King’s College Hospital NHS Foundation Trust has reached the halfway mark for rolling out e-prescribing as part of its iSoft electronic patient record system.

Speaking at an electronic prescribing and medicines administration event in Manchester, Richard Yorke, health informatics consultant at King’s, said that the project has been progressing well.

The trust has reached its target of rolling out across two wards every month. Yorke said: “The scope of the project was to get ePMA live and do it quickly and provide a single process for all drugs.

“We now have 22 wards live out of 40; including medicines, neuroscience including theatres and recovery, cardiac and renal, so we are just over halfway there.”

The trust, which first piloted the software in November 2008, went live with the first ward in a low turnover, elderly care ward in May 2009.

However, in a candid account of the challenges involved, Yorke said they had significant problems getting staff onboard when they first started piloting the system.

“We had a user revolt early on in the pilot where the junior doctors decided that they didn’t like it and wrote a letter to the trust’s medical director claiming that it was more risky than using paper.

“We had to stop the pilot until we had worked together to it address the issues and we had some problems around interface, where people couldn’t understand it so instead we made own drug chart,” he added.

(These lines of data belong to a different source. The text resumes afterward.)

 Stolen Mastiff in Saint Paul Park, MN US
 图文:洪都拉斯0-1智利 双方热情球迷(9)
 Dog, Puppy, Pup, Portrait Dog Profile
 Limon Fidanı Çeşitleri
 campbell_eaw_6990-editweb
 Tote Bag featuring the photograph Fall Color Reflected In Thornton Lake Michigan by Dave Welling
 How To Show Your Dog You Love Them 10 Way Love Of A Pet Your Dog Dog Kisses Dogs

The changes helped win over staff.

The system now allows staff to prescribe drugs in the native functionality of its iSoft iCM electronic patient record system.

It also provides them with formulas on drugs and dosage routes, records allergies and provides alerts and enables nurses to administer drugs and record that administration.

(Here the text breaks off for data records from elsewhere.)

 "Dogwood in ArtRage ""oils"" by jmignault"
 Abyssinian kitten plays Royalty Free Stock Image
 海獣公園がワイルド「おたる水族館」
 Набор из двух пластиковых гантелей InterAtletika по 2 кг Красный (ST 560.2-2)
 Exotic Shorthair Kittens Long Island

Yorke added that users are given ample training including dedicated training rooms, user guides and lesson plans and 24 hour support on the wards is provided for the first three days of go-live.

The trust will continue to roll out to the remaining ward and expects the project to be completed by next year.

In addition to rolling out the software, the trust will now look to further develop the drugs catalogues, drug specifications and order sets.

“There is an additional time allowance for complex areas and we are avoiding some areas altogether such as A&E, critical care and chemotherapy,” Yorke added.